| Saved entries |
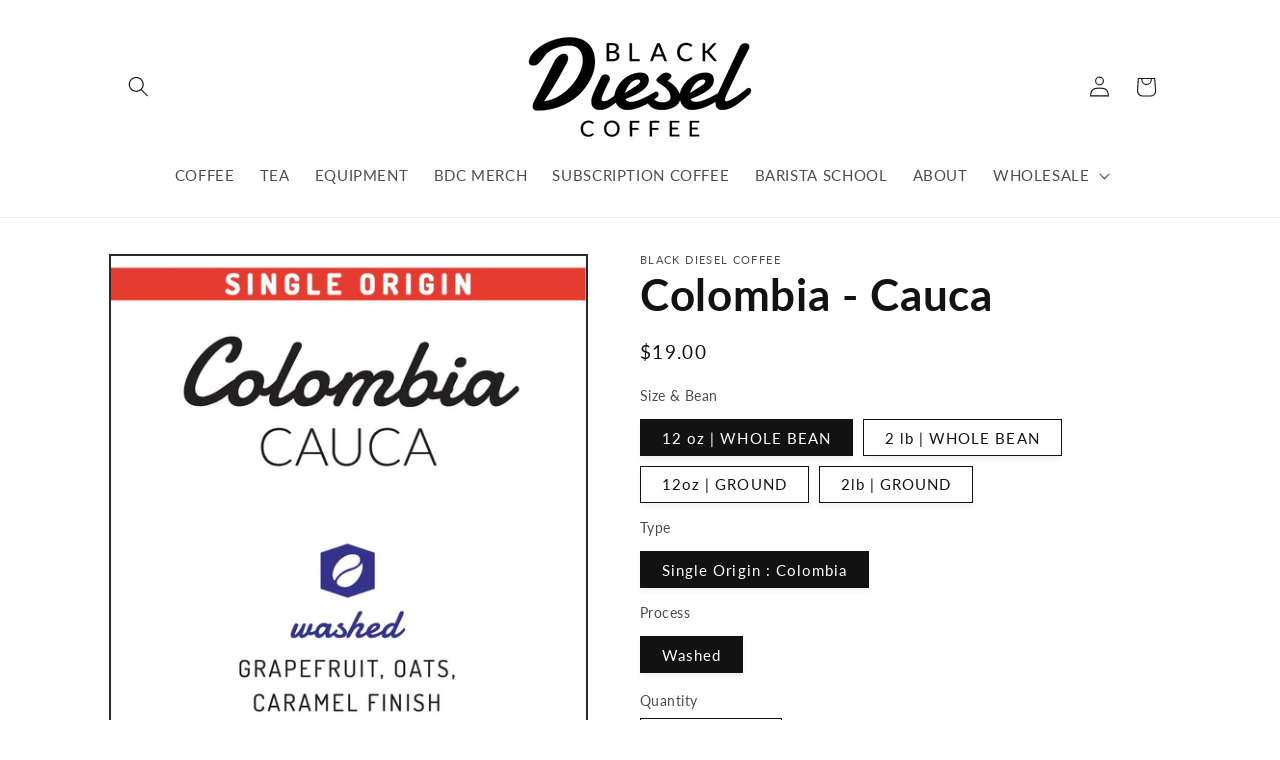

--- FILE ---
content_type: application/x-javascript
request_url: https://app.sealsubscriptions.com/shopify/public/status/shop/black-diesel-coffee.myshopify.com.js?1768546948
body_size: -158
content:
var sealsubscriptions_settings_updated='1766071400c';

--- FILE ---
content_type: application/x-javascript
request_url: https://app.sealsubscriptions.com/shopify/public/status/shop/black-diesel-coffee.myshopify.com.js?1768546951
body_size: -371
content:
var sealsubscriptions_settings_updated='1766071400c';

| Assigned task |
Which lines in the data above hold the string "public"? Show each one.

| Exercise response |
request_url: https://app.sealsubscriptions.com/shopify/public/status/shop/black-diesel-coffee.myshopify.com.js?1768546948
request_url: https://app.sealsubscriptions.com/shopify/public/status/shop/black-diesel-coffee.myshopify.com.js?1768546951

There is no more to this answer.